* What the exercise asks:
Drop the pictures; give again exactly the lines from the one holding "Three camping sleeping" through the end of the data.

* Data provided:
——————————

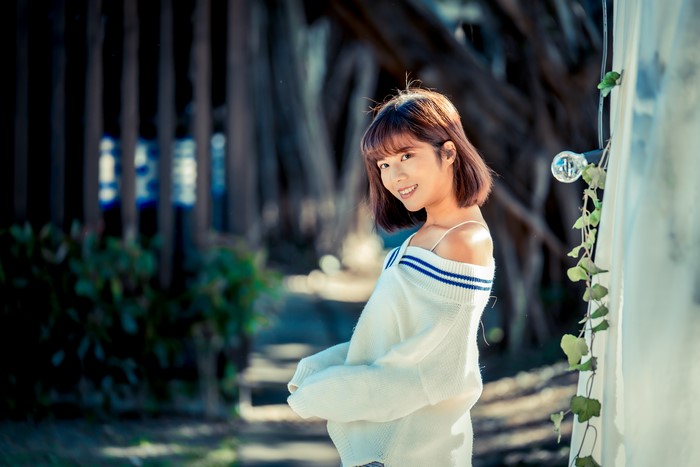 Asian woman with brown hair smiling in a sweater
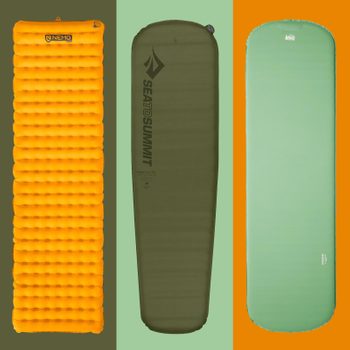 Three camping sleeping pads stand upright; left is orange, center is dark green, right is light green. Each pad features brand text.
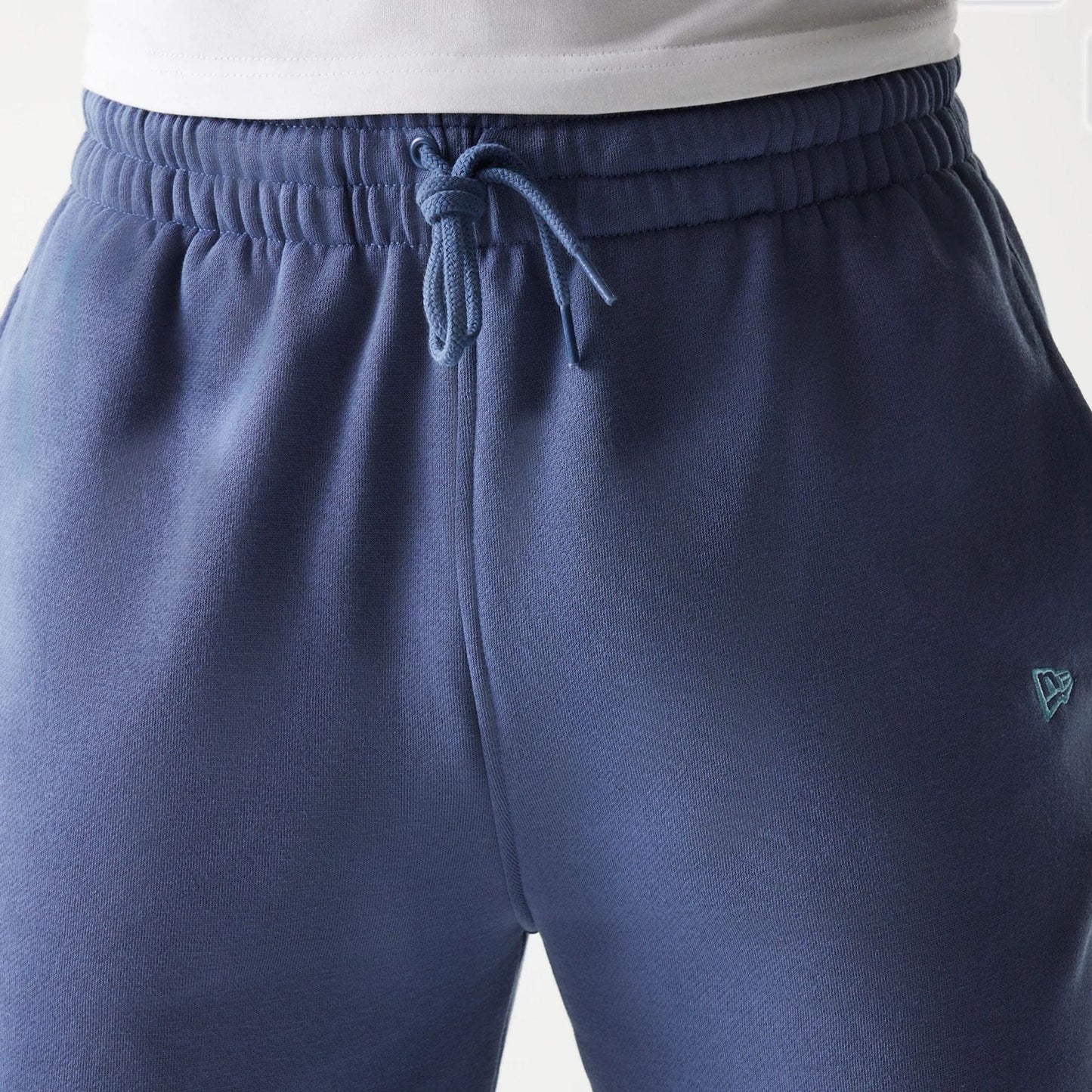 The Male model is wearing LA Dodgers MLB Midi League Essential Dark Blue Joggers 4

——————————

* Result for this task:
 Three camping sleeping pads stand upright; left is orange, center is dark green, right is light green. Each pad features brand text.
 The Male model is wearing LA Dodgers MLB Midi League Essential Dark Blue Joggers 4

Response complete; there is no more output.